Mona Awad on the Duality and Universality of Shakespeare
This Week on the So Many Damn Books Podcast
Mona Awad joins the guys in the zooming Damn Library to talk her new novel, All’s Well, which means talk about Shakespeare, and destiny, and magic happening, and chronic pain—all the fun stuff. Then she brought Sara Gran’s Come Closer and everyone got to be possessed by the demon that is Sara Gran’s writing style. Can you hear that scratching too?
What’d you buy?
Drew: The Beast in Aisle 34 by Darren Doyle // Reprieve by James Han Mattson // To Drown in Dark Water by Steve Toase
Christopher: This Thing Between Us by Gus Moreno // Truth of the Divine by Lindsay Ellis
Mona: The Glassy Burning Floor of Hell by Brian Evenson // Reckless EP by Leathers
Drew: The Hearing Trumpet by Leonora Carrington // The Fisherman by John Langan
Christopher: LaserWriter II by Tamara Shopsin // The Circle (2020-present)
Mona: Looker by Laura Sims // A Place in the Sun (1951, dir. by George Stevens) // the You Must Remember This episode about Montgomery Clift
From the episode:
Drew: I was so excited when this book got announced. I remember just seeing just the blurb that you were writing a Shakespeare book. I was like cool, I’m sold, let’s go! Why Shakespeare? And why these particular plays?
It’s interesting because the question of Shakespeare and then the question of pain, which the book deals with a lot, are intertwined for me personally. I was struggling with chronic pain when I was a graduate student. I was in a Shakespeare class and so compelled by the plays. I think part of the reason why is because Shakespeare has these incredible reversals of fortune. At the time, given what I was going through, those reversals of fortune—those kinds of possibilities—became exciting to me. I became very attached to All’s Well That Ends Well. The heroine seemed really disturbing to me—so single-minded and pushy and powerful in ways other heroines in her position (she’s an orphan) wouldn’t really be. I found her really compelling.
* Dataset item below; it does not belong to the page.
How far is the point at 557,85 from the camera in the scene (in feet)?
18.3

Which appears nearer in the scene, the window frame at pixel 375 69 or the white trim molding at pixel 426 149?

She is this kind of orphan-wrench girl, who has an incredible desire for a man, and she turns the world of the play upside-down, in order to get what she wants. She’s so polarizing; she’s a villainess and she’s also heroic. That got me thinking about Macbeth, because for me there’s this connection between the two: Macbeth and Helen both have a desire that can’t be realized within the world of the play. They take this wild, transgressive action in order to make it so. And one goes down the road of comedy, and one goes down the road of tragedy—but it starts with that desire. The whole play is catalyzed by this hidden desire. I thought I’ll do the comedy on the stage, and I’ll make the tragedy version offstage.
Christopher: Oh man, it’s pretty rare that I miss my old job at the public theatre. A) I wish I still had it and B) there wasn’t a pandemic, so that I could bring you in to talk Shakespeare. That’s such a cool way of thinking about those two plays. Even as I started reading this, I was like “alright, this is a choice.”
Drew: How much Shakespeare would you prefer your readers to have going into this? And how much also were you expecting them to have? And were those two connected?
Mona: That’s a great question. You don’t have to have any in order to be able to get it. I wrote it that way very intentionally because Shakespeare draws from a very universal plot. And he borrows from so many different sources: from folklore, from history. The plays are so accessible. I wanted to make sure that novel was very accessible as well. It’s a very universal story: be careful what you wish for. This woman who is in pain just longs to be pain-free. Even though I was engaging with the two plays—this tragedy and this comedy—I wanted to make sure that the reader could connect. But for those who do know All’s Well or who know Macbeth, I do think they will take an extra pleasure in some of the lines, and the plot movements, and the dynamics between characters.